● **Exercise description**
No record may be left out; print them all verbatim.

● **Records for processing**
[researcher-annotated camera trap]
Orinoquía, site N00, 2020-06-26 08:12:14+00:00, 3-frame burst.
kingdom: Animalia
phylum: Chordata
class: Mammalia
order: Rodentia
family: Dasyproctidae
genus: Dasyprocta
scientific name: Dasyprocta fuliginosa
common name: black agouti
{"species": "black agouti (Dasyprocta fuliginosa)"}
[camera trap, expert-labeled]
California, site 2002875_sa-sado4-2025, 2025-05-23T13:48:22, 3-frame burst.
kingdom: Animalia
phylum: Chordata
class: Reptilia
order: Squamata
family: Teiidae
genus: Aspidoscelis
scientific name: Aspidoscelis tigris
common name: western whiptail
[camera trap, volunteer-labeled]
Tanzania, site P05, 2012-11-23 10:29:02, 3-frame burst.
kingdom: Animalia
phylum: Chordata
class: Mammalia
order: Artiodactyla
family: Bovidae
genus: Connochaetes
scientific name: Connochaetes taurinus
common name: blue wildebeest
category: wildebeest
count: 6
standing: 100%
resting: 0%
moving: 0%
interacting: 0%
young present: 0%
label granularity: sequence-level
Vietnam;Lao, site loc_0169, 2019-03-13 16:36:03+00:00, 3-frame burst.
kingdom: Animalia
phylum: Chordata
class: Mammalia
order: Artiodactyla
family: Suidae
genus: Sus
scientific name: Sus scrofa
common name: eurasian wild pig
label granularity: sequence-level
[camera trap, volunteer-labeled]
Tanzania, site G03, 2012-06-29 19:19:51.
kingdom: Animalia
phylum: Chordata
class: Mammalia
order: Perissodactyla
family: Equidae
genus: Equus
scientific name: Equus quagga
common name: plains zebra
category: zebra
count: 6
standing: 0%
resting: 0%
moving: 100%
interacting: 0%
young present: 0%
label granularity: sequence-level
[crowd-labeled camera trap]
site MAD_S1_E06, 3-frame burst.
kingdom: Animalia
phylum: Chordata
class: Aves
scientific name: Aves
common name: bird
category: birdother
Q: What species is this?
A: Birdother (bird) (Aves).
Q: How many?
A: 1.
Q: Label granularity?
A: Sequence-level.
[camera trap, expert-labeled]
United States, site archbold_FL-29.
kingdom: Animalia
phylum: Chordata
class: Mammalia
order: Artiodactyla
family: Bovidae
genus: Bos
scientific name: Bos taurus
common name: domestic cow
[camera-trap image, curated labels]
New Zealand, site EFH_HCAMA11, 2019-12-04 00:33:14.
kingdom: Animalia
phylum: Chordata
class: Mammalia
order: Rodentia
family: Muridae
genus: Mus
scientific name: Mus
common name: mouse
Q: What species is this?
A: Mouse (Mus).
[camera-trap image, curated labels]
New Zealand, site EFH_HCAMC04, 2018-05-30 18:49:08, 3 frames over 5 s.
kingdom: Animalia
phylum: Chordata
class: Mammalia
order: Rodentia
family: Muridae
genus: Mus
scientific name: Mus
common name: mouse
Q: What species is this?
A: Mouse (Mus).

● **Answer for the task**
[researcher-annotated camera trap]
Orinoquía, site N00, 2020-06-26 08:12:14+00:00, 3-frame burst.
kingdom: Animalia
phylum: Chordata
class: Mammalia
order: Rodentia
family: Dasyproctidae
genus: Dasyprocta
scientific name: Dasyprocta fuliginosa
common name: black agouti
{"species": "black agouti (Dasyprocta fuliginosa)"}
[camera trap, expert-labeled]
California, site 2002875_sa-sado4-2025, 2025-05-23T13:48:22, 3-frame burst.
kingdom: Animalia
phylum: Chordata
class: Reptilia
order: Squamata
family: Teiidae
genus: Aspidoscelis
scientific name: Aspidoscelis tigris
common name: western whiptail
[camera trap, volunteer-labeled]
Tanzania, site P05, 2012-11-23 10:29:02, 3-frame burst.
kingdom: Animalia
phylum: Chordata
class: Mammalia
order: Artiodactyla
family: Bovidae
genus: Connochaetes
scientific name: Connochaetes taurinus
common name: blue wildebeest
category: wildebeest
count: 6
standing: 100%
resting: 0%
moving: 0%
interacting: 0%
young present: 0%
label granularity: sequence-level
Vietnam;Lao, site loc_0169, 2019-03-13 16:36:03+00:00, 3-frame burst.
kingdom: Animalia
phylum: Chordata
class: Mammalia
order: Artiodactyla
family: Suidae
genus: Sus
scientific name: Sus scrofa
common name: eurasian wild pig
label granularity: sequence-level
[camera trap, volunteer-labeled]
Tanzania, site G03, 2012-06-29 19:19:51.
kingdom: Animalia
phylum: Chordata
class: Mammalia
order: Perissodactyla
family: Equidae
genus: Equus
scientific name: Equus quagga
common name: plains zebra
category: zebra
count: 6
standing: 0%
resting: 0%
moving: 100%
interacting: 0%
young present: 0%
label granularity: sequence-level
[crowd-labeled camera trap]
site MAD_S1_E06, 3-frame burst.
kingdom: Animalia
phylum: Chordata
class: Aves
scientific name: Aves
common name: bird
category: birdother
Q: What species is this?
A: Birdother (bird) (Aves).
Q: How many?
A: 1.
Q: Label granularity?
A: Sequence-level.
[camera trap, expert-labeled]
United States, site archbold_FL-29.
kingdom: Animalia
phylum: Chordata
class: Mammalia
order: Artiodactyla
family: Bovidae
genus: Bos
scientific name: Bos taurus
common name: domestic cow
[camera-trap image, curated labels]
New Zealand, site EFH_HCAMA11, 2019-12-04 00:33:14.
kingdom: Animalia
phylum: Chordata
class: Mammalia
order: Rodentia
family: Muridae
genus: Mus
scientific name: Mus
common name: mouse
Q: What species is this?
A: Mouse (Mus).
[camera-trap image, curated labels]
New Zealand, site EFH_HCAMC04, 2018-05-30 18:49:08, 3 frames over 5 s.
kingdom: Animalia
phylum: Chordata
class: Mammalia
order: Rodentia
family: Muridae
genus: Mus
scientific name: Mus
common name: mouse
Q: What species is this?
A: Mouse (Mus).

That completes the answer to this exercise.